Worst of all, I was infected by it all, and the jollier I was in their company by the fireside, the harder it became to feel free and daring like an eagle. Dear reader, do you understand me? I was shut in, but an outsider nevertheless, and finally I felt myself to be nothing at all, and there was nothing but gales and rain.
-
All was secure and cosy, family life at its best, and the more I looked at it, the more uneasy did I feel. My legs prickled.
Every now and then a gust of sea-spray washed over the dark and rattling window-panes.
"To be out on a night like this ..." I mumbled distractedly.
"Eight on the Beaufort scale. Possibly more," concurred Hodgkins, staring at his picture-book waves.

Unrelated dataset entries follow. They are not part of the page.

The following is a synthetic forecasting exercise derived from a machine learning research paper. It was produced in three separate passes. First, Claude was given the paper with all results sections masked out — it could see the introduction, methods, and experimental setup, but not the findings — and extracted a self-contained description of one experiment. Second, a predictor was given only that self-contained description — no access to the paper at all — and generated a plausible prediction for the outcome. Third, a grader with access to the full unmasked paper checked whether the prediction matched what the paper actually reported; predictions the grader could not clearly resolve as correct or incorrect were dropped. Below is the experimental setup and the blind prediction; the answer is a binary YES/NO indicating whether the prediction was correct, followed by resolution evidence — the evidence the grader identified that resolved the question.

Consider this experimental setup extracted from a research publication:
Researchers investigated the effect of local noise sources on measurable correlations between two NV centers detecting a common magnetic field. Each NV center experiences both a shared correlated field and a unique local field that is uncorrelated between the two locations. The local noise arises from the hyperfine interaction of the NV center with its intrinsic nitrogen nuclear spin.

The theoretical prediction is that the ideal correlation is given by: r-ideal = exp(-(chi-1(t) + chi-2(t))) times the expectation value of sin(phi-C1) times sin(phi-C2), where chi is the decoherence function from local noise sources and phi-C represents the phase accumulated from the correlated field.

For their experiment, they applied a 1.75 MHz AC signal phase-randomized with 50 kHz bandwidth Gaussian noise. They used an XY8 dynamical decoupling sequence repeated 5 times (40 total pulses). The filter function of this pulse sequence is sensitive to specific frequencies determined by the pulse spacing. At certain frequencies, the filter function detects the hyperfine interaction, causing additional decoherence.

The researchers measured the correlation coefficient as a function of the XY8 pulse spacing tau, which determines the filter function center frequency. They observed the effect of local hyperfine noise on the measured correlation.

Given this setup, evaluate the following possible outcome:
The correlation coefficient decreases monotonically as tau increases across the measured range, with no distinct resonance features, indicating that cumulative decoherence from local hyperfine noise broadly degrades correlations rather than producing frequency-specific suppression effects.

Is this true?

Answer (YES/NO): NO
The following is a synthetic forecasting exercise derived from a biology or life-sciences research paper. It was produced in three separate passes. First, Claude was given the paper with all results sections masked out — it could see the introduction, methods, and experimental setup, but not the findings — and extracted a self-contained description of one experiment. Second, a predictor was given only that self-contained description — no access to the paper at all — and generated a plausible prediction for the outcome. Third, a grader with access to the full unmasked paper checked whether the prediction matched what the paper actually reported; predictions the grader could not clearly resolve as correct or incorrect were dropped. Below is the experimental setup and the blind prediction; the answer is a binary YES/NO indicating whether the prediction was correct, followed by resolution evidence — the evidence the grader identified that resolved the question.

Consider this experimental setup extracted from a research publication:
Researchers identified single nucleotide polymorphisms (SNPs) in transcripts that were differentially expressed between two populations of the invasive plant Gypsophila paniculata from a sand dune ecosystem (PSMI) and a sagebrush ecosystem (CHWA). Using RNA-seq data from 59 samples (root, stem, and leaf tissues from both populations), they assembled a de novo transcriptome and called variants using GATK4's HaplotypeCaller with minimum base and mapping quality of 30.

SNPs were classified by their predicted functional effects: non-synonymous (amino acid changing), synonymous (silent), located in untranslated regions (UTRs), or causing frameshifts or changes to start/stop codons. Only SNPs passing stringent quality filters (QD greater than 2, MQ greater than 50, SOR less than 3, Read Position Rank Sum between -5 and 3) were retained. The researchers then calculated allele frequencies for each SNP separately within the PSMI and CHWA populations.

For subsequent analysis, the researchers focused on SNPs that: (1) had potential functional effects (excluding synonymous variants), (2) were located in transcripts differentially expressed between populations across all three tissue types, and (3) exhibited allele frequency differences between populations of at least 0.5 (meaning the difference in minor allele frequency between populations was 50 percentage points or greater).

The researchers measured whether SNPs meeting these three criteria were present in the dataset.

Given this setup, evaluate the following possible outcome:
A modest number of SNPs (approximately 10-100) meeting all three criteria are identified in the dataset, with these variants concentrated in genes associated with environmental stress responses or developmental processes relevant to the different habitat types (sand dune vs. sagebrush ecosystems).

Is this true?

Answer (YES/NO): NO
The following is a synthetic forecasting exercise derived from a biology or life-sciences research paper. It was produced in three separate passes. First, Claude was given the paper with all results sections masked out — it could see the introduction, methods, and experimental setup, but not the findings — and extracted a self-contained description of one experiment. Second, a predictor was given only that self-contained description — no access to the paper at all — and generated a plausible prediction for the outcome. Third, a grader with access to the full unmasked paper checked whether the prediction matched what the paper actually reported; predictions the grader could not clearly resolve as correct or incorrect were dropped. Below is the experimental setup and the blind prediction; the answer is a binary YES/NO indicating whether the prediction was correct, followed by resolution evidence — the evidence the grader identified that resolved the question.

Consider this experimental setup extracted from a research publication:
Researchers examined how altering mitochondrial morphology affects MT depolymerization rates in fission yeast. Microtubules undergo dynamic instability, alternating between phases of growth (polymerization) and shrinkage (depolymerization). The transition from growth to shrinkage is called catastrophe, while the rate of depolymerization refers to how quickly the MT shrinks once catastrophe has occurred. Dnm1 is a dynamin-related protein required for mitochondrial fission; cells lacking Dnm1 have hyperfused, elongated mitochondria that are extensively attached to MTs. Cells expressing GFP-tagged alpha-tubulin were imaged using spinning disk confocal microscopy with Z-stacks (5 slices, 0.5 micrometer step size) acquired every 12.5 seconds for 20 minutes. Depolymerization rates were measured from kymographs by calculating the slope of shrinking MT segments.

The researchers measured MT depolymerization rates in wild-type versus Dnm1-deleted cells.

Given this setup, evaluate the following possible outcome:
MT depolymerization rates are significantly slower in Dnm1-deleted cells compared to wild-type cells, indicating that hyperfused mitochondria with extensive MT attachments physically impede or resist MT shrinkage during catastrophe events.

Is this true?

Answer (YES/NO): YES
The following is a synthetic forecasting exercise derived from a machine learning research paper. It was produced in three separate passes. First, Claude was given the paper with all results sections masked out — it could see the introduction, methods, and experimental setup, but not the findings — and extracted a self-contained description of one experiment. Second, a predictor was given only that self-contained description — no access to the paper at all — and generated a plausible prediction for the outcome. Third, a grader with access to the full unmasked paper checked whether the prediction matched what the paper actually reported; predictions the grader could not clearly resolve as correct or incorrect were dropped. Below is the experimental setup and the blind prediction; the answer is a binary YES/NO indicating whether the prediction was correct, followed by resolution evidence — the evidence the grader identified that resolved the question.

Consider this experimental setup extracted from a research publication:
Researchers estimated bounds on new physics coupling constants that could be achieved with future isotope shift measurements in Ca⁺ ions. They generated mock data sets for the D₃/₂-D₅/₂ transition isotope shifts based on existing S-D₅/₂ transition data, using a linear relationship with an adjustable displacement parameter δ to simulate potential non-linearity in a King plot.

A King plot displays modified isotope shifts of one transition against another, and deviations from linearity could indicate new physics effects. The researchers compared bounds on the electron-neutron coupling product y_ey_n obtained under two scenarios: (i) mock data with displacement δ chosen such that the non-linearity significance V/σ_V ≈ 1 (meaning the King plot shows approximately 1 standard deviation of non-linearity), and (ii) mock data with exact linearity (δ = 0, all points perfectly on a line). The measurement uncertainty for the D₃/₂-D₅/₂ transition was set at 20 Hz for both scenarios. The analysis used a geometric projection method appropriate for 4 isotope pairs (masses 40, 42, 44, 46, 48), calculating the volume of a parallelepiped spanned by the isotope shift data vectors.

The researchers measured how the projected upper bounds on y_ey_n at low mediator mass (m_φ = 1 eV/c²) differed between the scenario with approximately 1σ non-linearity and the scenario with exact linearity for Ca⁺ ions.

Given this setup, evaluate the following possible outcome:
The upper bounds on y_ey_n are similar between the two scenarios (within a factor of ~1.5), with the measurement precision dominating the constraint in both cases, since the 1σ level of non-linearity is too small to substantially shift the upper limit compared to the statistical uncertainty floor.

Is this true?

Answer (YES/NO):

"I'm going to have a look at the weather," I mumbled, and slipped out through the leeward door. For a moment I stood listening on the doorstep.
The dark night was filled with the menacing crash and tumble of the surf. I sniffed at the wind, turned back my ears, and went over to the windward side. The gale rushed at me with a howl and I closed my eyes to avoid seeing all the unmentionably fiendish things that may be on the move on a stormy autumn night. Gruesome things that are best ignored and shouldn't be thought about . . . As a matter of fact, this was one of the few times when I didn't think at all. I only knew that I had to go down to the beach and the hissing breakers. It was the kind of magical Foreboding that also later in my life has led to surprising results.
Moominpappa is so very Mentally Ill in his Memoirs actually like. Why is he the Sane One in fanon when he's the least Normal about anything or anyone.